#### Texte de la page

(1965) Arts, articles (1952-1965) « L’Europe détient les secrets de l’avenir, mais a-t-elle la volonté de vivre ? (13 juin 1962) » p. 2

L’Europe détient les secrets de l’avenir, mais a-t-elle la volonté de vivre ? (13 juin 1962)h

Tout pronostic relatif à l’Europe7 doit se baser sur l’examen de trois facteurs déterminants pour ses chances d’avenir : sa vitalité intrinsèque, sa volonté de vivre, enfin sa fonction dans le monde ou vocation.

La situation géoéconomique de notre petit continent, au point présent de l’évolution du monde est plus centrale que jamais, si bizarre que puisse apparaître l’expression.

Voyons donc les faits mesurables.

########

# Tâche à réaliser
Recopiez le texte sur l'avenir de l'Europe de "Tout pronostic relatif" à "monde ou vocation." et remplacez "vocation" par "mission".

#### Données fournies

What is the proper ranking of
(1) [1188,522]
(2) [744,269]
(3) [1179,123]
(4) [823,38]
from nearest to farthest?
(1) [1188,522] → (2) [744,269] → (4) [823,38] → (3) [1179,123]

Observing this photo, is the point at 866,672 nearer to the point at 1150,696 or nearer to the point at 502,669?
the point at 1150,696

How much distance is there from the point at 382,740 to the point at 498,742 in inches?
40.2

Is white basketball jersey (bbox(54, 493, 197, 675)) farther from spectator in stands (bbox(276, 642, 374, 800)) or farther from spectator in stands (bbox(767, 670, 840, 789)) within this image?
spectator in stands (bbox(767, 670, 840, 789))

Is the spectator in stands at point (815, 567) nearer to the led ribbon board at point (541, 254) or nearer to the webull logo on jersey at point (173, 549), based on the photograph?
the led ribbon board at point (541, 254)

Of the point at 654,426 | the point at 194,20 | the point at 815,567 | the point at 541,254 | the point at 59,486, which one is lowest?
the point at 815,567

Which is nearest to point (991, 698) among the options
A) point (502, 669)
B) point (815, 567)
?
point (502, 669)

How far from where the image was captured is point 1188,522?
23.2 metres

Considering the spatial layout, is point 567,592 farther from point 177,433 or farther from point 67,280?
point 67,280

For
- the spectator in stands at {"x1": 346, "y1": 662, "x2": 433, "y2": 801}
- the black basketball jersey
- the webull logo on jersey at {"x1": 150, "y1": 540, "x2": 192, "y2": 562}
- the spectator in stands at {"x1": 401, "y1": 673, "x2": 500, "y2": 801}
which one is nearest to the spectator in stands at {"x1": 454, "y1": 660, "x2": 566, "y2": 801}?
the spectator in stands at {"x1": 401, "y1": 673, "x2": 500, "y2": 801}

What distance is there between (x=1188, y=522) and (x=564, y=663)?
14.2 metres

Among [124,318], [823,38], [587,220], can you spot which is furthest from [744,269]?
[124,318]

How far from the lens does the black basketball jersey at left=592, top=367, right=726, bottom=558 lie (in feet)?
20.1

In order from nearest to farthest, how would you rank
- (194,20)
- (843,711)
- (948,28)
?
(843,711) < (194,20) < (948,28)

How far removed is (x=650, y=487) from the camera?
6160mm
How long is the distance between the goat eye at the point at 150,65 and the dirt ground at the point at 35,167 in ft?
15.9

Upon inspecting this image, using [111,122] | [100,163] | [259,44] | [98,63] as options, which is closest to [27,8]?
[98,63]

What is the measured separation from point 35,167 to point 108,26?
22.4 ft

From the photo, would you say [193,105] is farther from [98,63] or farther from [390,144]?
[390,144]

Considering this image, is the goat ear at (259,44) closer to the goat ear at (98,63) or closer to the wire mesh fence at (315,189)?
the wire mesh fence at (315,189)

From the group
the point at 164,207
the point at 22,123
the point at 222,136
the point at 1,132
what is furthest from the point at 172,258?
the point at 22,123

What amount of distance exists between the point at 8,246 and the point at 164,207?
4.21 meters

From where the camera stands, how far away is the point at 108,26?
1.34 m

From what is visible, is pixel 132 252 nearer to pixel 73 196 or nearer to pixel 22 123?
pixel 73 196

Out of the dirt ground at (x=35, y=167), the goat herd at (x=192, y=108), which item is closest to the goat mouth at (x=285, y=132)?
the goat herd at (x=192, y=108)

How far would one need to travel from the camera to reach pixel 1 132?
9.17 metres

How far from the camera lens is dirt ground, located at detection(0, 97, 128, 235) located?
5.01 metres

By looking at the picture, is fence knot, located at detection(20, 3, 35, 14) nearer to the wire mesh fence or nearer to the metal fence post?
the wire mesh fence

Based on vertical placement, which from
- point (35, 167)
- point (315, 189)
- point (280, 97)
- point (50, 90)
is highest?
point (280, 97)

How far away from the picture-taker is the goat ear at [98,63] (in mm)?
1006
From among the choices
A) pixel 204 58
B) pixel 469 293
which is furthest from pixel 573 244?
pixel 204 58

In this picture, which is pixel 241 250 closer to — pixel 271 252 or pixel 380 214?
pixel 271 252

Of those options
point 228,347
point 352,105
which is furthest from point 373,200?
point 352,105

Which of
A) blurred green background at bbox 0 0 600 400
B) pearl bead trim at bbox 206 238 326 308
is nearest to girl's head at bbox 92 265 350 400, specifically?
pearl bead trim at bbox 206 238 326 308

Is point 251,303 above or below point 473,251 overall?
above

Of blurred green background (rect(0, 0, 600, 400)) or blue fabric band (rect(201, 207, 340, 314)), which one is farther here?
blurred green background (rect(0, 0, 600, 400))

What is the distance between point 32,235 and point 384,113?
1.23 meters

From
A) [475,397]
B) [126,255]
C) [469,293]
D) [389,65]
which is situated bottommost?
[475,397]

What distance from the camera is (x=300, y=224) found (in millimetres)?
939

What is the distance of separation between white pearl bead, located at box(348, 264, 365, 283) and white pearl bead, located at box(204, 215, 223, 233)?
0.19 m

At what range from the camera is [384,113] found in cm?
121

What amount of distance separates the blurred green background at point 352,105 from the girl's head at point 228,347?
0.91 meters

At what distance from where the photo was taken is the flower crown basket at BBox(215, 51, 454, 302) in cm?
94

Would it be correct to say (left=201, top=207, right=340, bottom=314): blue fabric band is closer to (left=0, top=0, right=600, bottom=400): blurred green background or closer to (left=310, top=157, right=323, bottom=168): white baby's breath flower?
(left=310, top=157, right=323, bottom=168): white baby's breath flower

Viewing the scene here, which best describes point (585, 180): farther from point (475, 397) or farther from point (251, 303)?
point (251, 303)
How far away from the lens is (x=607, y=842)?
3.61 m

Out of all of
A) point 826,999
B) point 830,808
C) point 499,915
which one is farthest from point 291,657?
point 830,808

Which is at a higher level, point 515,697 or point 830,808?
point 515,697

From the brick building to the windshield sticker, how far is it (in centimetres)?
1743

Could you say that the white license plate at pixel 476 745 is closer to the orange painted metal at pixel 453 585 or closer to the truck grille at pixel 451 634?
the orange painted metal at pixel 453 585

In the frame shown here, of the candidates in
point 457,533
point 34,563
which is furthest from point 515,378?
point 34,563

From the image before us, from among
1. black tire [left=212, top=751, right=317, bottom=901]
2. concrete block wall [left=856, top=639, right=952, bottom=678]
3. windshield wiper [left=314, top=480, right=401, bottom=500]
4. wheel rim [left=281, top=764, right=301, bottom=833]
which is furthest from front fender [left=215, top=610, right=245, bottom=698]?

########

# Réponse de l'exercice
Tout pronostic relatif à l’Europe7 doit se baser sur l’examen de trois facteurs déterminants pour ses chances d’avenir : sa vitalité intrinsèque, sa volonté de vivre, enfin sa fonction dans le monde ou mission.